Classe G5. Le préfabriqué. 1992. J'ai 13 ans.

Avant même d'entrer dans cette salle, je le sens : la barre dans le ventre. Cette envie pressante d'aller aux toilettes alors que ma vessie est vide.

Je m'assieds au premier rang. Pas par choix. Parce que je suis petit.

Le prof arrive. Monsieur D. La cinquantaine. Accent british impeccable. Regard glacial.

On se met au garde-à-vous à notre place. Silence total.

Puis ça tombe. L'interrogation surprise.

Pas au tableau. Non. Tu restes assis. Paralysé. Exposé devant toute la classe.

C'est coupant comme un rasoir. Lourd comme un maillet en plomb.

Ce jour-là, ça tombe sur moi.

Je bafouille. Accent pourri. Grammaire catastrophique.

Il ne rit même pas. Pire. Il soupire. Comme si j'étais une perte de temps.

Les autres baissent les yeux. Gênés. Mais soulagés que ce ne soit pas eux.

De ce jour, pendant 3 ans, j'ai vécu dans la terreur de cette classe.

Si en lisant ça, tu ressens quelque chose dans ton ventre.
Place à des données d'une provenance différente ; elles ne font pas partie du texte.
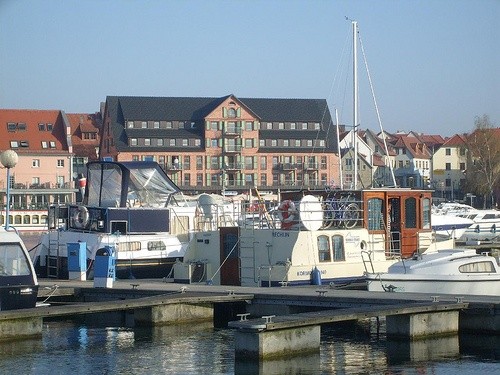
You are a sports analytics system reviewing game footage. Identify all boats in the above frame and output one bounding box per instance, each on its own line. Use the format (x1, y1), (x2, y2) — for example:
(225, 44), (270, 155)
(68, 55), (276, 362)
(34, 19), (499, 297)
(0, 225), (39, 310)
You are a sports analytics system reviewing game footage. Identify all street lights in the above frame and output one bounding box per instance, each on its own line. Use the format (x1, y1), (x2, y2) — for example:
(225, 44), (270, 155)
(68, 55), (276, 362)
(0, 150), (19, 231)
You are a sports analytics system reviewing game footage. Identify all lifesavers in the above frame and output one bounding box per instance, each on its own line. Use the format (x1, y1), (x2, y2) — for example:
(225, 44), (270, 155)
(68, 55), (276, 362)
(75, 205), (88, 227)
(278, 201), (295, 222)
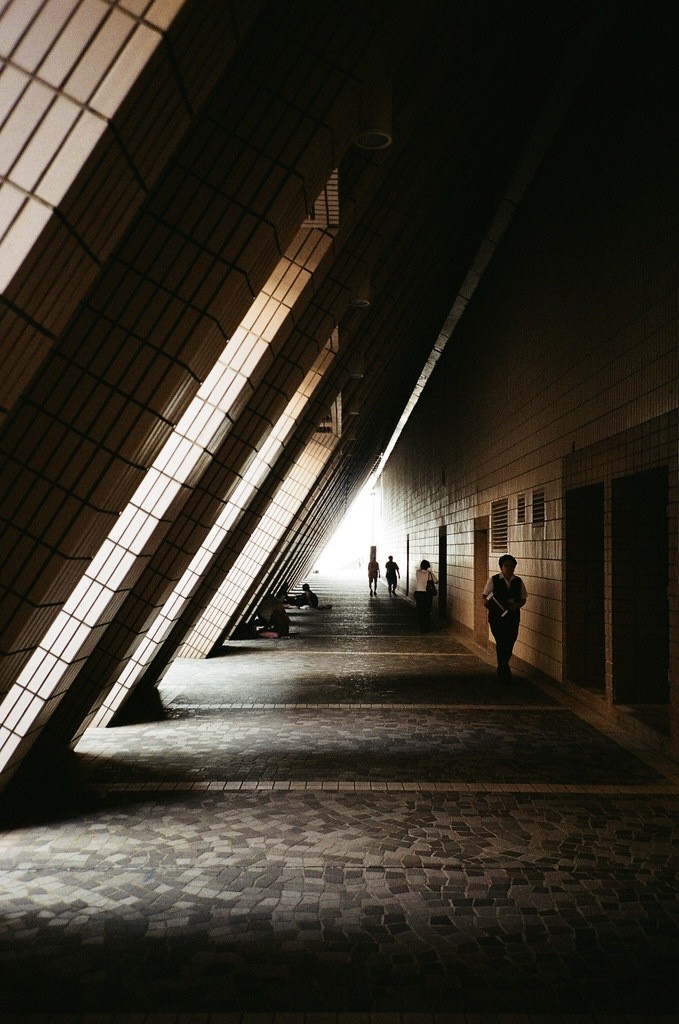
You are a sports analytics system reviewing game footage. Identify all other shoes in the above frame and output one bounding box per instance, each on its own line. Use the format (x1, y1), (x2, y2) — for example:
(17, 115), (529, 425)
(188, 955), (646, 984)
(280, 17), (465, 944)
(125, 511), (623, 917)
(388, 590), (396, 597)
(369, 590), (377, 596)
Si cette barre, tu la connais. Si tu as déjà eu honte de parler anglais devant quelqu'un.

Ce message est pour toi.

Parce que le trauma linguistique est RÉEL. Ce n'est pas "juste dans ta tête". Ce n'est pas de la faiblesse. ⚡C'est une blessure psychologique profonde qui sabote ton apprentissage depuis des années.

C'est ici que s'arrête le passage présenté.